— START MATERIALS PROVIDED —

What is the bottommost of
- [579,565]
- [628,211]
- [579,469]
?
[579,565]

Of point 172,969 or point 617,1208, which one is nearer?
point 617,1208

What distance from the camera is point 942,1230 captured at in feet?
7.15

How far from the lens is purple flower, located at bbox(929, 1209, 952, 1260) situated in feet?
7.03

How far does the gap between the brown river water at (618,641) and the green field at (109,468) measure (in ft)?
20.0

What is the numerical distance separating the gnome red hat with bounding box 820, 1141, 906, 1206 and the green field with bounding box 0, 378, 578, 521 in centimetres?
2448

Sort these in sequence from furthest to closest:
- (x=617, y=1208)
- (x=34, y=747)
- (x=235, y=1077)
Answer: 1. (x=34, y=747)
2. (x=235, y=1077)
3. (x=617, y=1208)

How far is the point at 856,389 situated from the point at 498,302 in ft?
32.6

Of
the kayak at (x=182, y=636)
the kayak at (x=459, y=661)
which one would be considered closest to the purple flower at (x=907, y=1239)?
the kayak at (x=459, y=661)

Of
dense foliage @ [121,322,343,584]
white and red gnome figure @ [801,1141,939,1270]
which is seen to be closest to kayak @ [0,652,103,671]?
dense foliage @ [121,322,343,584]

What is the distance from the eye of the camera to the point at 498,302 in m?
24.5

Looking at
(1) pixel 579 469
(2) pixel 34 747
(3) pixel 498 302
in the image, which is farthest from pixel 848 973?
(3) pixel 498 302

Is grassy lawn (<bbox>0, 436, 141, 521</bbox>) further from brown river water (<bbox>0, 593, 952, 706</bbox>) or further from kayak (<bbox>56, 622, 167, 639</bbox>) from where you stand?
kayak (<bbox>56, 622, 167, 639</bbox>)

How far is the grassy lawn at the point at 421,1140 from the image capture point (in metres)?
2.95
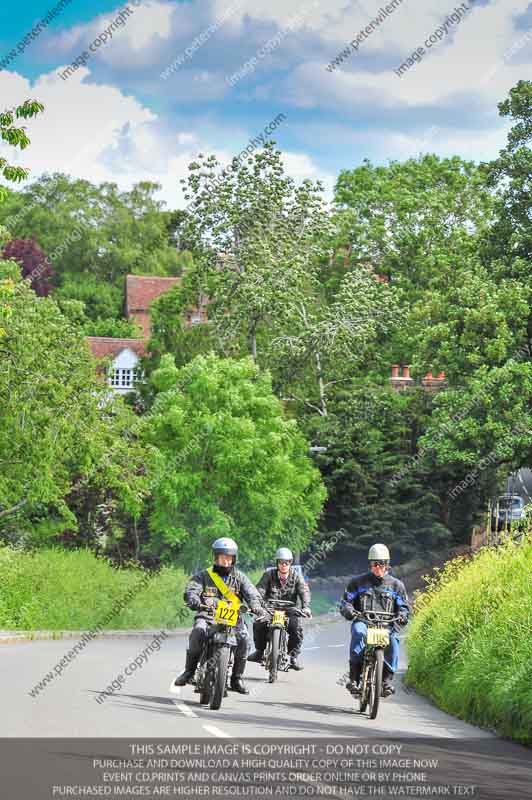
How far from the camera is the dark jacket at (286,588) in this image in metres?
21.6

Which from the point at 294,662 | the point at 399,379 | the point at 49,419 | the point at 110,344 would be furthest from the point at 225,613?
the point at 110,344

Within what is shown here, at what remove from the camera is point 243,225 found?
63312 millimetres

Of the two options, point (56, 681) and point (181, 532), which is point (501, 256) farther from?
point (56, 681)

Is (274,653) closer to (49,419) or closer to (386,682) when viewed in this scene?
(386,682)

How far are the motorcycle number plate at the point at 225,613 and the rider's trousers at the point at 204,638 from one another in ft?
0.47

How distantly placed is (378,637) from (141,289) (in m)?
81.0

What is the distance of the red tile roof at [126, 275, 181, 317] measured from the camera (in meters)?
96.5

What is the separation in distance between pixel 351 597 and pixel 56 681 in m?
5.00

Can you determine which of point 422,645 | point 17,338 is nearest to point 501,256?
point 17,338

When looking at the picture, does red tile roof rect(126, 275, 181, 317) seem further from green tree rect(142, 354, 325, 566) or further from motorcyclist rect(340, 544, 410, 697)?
motorcyclist rect(340, 544, 410, 697)

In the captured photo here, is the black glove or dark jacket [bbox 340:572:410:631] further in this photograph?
dark jacket [bbox 340:572:410:631]

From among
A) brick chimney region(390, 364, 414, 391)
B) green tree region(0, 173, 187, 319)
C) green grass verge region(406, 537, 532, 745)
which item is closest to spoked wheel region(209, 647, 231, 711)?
green grass verge region(406, 537, 532, 745)

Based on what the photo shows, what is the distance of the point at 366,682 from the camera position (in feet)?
56.2

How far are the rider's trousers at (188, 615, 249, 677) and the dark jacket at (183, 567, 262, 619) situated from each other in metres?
0.12
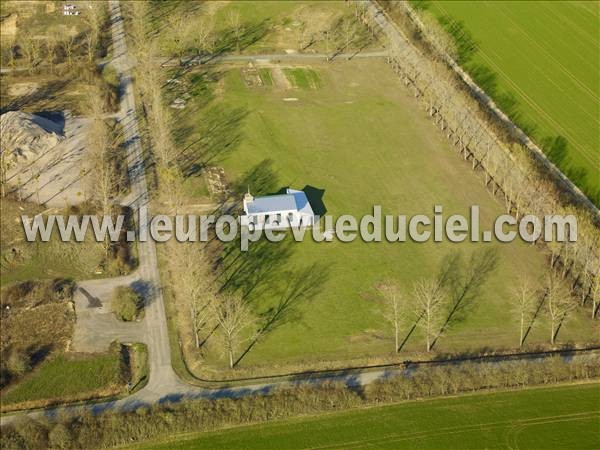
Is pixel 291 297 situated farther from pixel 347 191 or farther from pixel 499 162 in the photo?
pixel 499 162

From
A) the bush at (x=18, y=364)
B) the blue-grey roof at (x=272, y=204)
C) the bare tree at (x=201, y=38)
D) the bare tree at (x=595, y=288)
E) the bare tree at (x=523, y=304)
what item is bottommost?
the bush at (x=18, y=364)

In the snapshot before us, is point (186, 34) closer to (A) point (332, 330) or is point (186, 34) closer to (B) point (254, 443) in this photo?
(A) point (332, 330)

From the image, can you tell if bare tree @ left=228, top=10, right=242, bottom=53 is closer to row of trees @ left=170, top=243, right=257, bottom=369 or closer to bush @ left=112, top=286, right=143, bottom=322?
row of trees @ left=170, top=243, right=257, bottom=369

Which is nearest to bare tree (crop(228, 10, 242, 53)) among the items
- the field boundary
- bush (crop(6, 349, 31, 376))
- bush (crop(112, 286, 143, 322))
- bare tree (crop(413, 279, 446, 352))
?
the field boundary

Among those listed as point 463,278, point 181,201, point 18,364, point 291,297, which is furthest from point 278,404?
point 181,201

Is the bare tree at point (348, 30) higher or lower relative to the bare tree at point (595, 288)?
lower

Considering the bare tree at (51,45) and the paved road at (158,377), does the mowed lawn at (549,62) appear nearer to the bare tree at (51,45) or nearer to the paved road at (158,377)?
the paved road at (158,377)

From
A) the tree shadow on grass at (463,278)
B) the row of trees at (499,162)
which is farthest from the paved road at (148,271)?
the row of trees at (499,162)
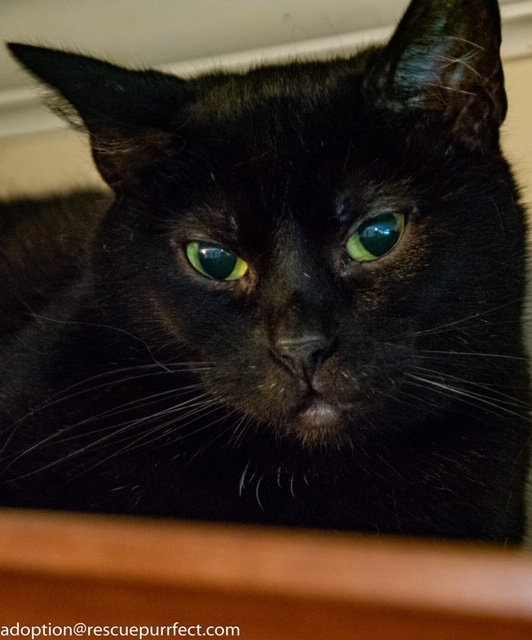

— END MATERIALS PROVIDED —

**INSTRUCTIONS FOR THE TASK**
How many lines in the data listing above contain the string "pixel"? Reply with the number alone.

**EXERCISE OUTPUT**
8